Example: A connection from a Document Store to a Model Assistant that processes only PDF invoices.

Event-Driven Processing Model

Kodexa uses an event-driven architecture:

How It Works

  1. Event occurs - User uploads a document, data is saved, schedule triggers

  2. Event emitted - The source resource publishes an event

  3. Connections evaluate - Each connection's subscription is checked

  4. Matching Assistants activated - Assistants with matching subscriptions receive the event

  5. Assistant processes - Assistant returns list of actions to perform

  6. Actions execute - Platform performs the requested actions (extract data, run model, etc.)

Benefits

  • Automatic processing - Documents process without manual intervention

  • Scalable workflows - Add Assistants without changing existing flow

  • Flexible routing - Route different events to different Assistants

  • Parallel processing - Multiple Assistants can process same event

Event Sources

Events can originate from different sources:

Content Events

Triggered when new content is added:

  • Document uploaded - New document added to Document Store

  • Content updated - Document content modified

  • Family created - New document family established

Use case: Automatically extract data from newly uploaded invoices.

Document Family Events

Triggered when document metadata changes:

  • Metadata updated - Document properties changed

  • Status changed - Processing state updated

  • Tags modified - Classification or labels changed

Use case: Re-process documents when status changes to "Review Complete".

Workspace Events

Triggered when users interact with data:

  • Data saved - User saves extracted data

  • Review completed - User finishes reviewing document

  • Corrections made - User corrects extraction errors

Use case: Train AI model after user corrections to improve accuracy.

Data Object Events

Triggered when extracted data changes:

  • Data created - New data object created

  • Data updated - Existing data modified

  • Validation completed - Data passed validation rules

Use case: Export data to external system when validation succeeds.

Scheduled Events

Triggered on a schedule:

  • Time-based - Run at specific times (daily, hourly, etc.)

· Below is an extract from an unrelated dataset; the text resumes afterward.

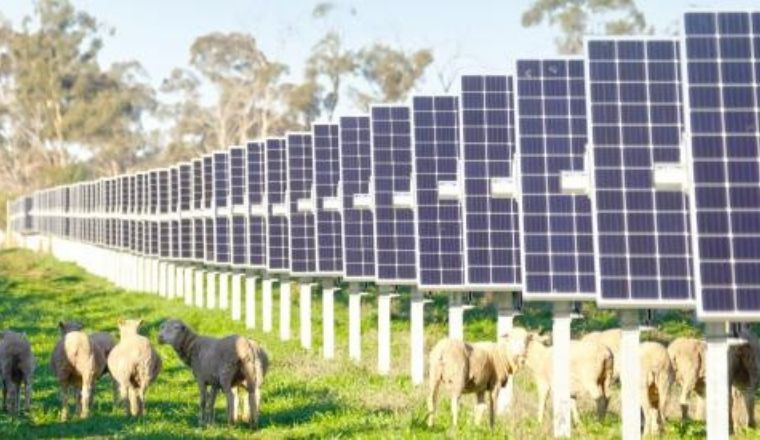 A farm with solar panels and sheep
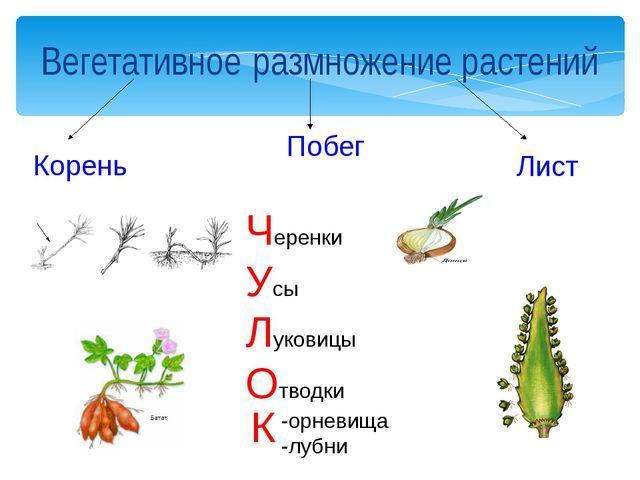 Вегетативное размножение растений Корень Побег Лист Черенки Усы Луковицы Отво...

  • Recurring - Repeat on a schedule

  • One-time - Run once at specified time

Use case: Generate daily reports at midnight or clean up old documents weekly.

Connection Configuration

Components of a Connection

1. Source

  • The resource that emits events

  • Can be a Document Store, Data Store, or other resource

  • One source can have multiple connections

2. Event Type

  • Specifies which events trigger this connection

  • Examples: "content", "family", "workspace", "data", "scheduled"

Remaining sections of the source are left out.